PROVIDED TEXT:
..............................

Day 13: Grief, Welcome

Tonight I sit on my couch with the Olympics on, a tube of Lays chips in front of me, and dishes from dinner by my feet. Blanket, TV remote, fiction book, Bible, phone, journal, and headphones surround me on the couch. It's the essence of a lazy evening.

Yet there's an unwelcome guest in my home. On my right is Jesus, a constant companion in ups and downs - and no, He's not the unwelcome guest. I sit in the middle, and on the other side is Grief. Like a house guest who doesn't know when to leave, she stays regardless of my wishes, and her presence must be tolerated. I suppose I may as well welcome her. In fact, she may have some important things to say, lessons to share and experiences to contribute.

For perhaps the first time, I can think of Grief as helpful. She helps me process my experiences in Cambodia. She helps me start to understand how deeply I care for those in Cambodia. She helps me understand my desire for comfort and a pain free life, and she helps open my eyes to how even Christ was led into grief and difficult seasons by the Holy Spirit Himself, by the Father Himself. Jesus, too, calls us clearly into hardship. Not to torture us but because He knows He's worth it. The pain, the agony, the struggles are worth it because Jesus is worth it.

Grief, me, and Jesus. I'll stop fighting, just for tonight, and make room for Grief on the couch. I'll sit with her, tears forming periodically, and the three of us will share this moment in life together.

Grief, welcome. I guess you can stay tonight.

Sadness, disappointment, all unpleasant emotions: I wonder what I have to learn from you. I'm sorry I haven't listened well, been a willing student. It's not my natural bent, but I will do my best to welcome you, too. Perhaps, eventually, there will be more than a party of three on my couch on a lazy afternoon.

Day 10: Worlds Lost

I'm reading this book called The Kitchen House by Kathleen Grissom. It's the first fiction book I've read in a long time, and it's no disappointment. I kept hearing about it, and when I needed a few more dollars worth of merchandise to qualify for free shipping on my Amazon order, I chose to purchase the novel.

It's set in the late 1700s and follows an Irish girl whose parents die on the way to America. She ends up being raised by a black family on a tobacco plantation, where the storyline becomes quite complex. It's really a very interesting read.

Reading transports me to a safe, faraway place for a while, which I thoroughly enjoy. After I read several chapters tonight, I set the book the book aside and started getting ready for bed. 

Suddenly, it hit me. In the turbulence this little girl experiences in the book, it seems her world is ripped away from her. Right now, I feel the same way.

It sounds absurd to say this about myself. That it feels like my world has been ripped away. But that is the exact best way I can describe it.

..............................

DATA EXTRACT:
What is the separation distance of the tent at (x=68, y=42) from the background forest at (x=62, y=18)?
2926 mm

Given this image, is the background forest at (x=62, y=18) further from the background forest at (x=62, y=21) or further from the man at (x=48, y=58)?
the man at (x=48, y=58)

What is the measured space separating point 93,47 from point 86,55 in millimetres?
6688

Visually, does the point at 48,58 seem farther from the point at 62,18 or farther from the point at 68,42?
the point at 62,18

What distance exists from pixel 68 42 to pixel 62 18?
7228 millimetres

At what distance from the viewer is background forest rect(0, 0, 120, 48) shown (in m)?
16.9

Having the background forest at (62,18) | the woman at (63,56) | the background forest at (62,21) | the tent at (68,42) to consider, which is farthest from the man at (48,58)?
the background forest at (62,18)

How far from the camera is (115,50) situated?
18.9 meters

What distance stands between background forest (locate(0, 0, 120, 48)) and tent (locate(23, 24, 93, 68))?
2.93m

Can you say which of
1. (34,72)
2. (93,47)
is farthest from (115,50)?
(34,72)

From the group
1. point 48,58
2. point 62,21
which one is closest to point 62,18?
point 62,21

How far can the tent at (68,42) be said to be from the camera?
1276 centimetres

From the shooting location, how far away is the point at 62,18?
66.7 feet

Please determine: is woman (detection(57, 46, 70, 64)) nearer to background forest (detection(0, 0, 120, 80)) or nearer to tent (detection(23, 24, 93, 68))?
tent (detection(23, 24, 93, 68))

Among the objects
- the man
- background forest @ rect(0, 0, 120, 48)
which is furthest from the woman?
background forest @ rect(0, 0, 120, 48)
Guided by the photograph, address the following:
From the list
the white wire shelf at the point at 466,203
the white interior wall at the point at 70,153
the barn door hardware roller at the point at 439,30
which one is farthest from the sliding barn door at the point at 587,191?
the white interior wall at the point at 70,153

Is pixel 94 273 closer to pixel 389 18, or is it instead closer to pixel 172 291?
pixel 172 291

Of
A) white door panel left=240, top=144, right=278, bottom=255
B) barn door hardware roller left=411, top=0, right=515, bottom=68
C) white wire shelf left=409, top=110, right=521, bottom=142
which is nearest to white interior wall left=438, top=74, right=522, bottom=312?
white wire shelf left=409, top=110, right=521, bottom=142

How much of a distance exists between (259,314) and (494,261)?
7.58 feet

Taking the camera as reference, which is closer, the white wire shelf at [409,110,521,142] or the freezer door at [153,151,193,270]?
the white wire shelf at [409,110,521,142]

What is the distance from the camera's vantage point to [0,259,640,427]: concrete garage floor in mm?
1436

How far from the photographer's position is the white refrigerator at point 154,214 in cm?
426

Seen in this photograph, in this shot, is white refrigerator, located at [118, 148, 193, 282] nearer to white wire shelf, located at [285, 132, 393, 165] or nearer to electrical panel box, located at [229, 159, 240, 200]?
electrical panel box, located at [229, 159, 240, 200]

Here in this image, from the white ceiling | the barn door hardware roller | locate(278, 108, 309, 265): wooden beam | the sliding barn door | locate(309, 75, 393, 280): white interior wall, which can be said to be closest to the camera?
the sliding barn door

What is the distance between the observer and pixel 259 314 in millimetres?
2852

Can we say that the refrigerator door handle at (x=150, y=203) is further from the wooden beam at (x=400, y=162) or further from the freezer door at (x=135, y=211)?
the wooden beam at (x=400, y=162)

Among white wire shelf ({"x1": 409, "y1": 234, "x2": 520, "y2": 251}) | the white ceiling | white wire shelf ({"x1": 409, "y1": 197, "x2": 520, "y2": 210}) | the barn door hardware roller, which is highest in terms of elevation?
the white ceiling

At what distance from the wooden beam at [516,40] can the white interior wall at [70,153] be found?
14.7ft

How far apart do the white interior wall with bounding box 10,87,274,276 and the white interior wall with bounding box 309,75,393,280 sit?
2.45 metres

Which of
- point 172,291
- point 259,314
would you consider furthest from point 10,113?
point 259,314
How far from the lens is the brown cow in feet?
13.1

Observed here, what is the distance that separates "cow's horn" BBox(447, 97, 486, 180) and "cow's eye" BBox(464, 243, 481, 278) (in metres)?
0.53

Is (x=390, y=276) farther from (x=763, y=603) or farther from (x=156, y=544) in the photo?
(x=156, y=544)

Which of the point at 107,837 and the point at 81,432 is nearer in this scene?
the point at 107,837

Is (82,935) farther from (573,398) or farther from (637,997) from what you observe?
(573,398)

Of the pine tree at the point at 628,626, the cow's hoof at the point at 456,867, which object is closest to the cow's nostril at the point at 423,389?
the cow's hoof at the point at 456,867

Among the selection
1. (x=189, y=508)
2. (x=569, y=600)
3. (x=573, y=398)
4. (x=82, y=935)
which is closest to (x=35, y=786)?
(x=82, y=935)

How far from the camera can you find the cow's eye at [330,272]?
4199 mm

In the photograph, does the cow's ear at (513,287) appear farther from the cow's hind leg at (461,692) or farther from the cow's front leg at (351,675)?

..............................

Quote the journal post, starting with "I'm reading this" and going on through "ready for bed.". The listing is from a different source than the journal post.

I'm reading this book called The Kitchen House by Kathleen Grissom. It's the first fiction book I've read in a long time, and it's no disappointment. I kept hearing about it, and when I needed a few more dollars worth of merchandise to qualify for free shipping on my Amazon order, I chose to purchase the novel.

It's set in the late 1700s and follows an Irish girl whose parents die on the way to America. She ends up being raised by a black family on a tobacco plantation, where the storyline becomes quite complex. It's really a very interesting read.

Reading transports me to a safe, faraway place for a while, which I thoroughly enjoy. After I read several chapters tonight, I set the book the book aside and started getting ready for bed.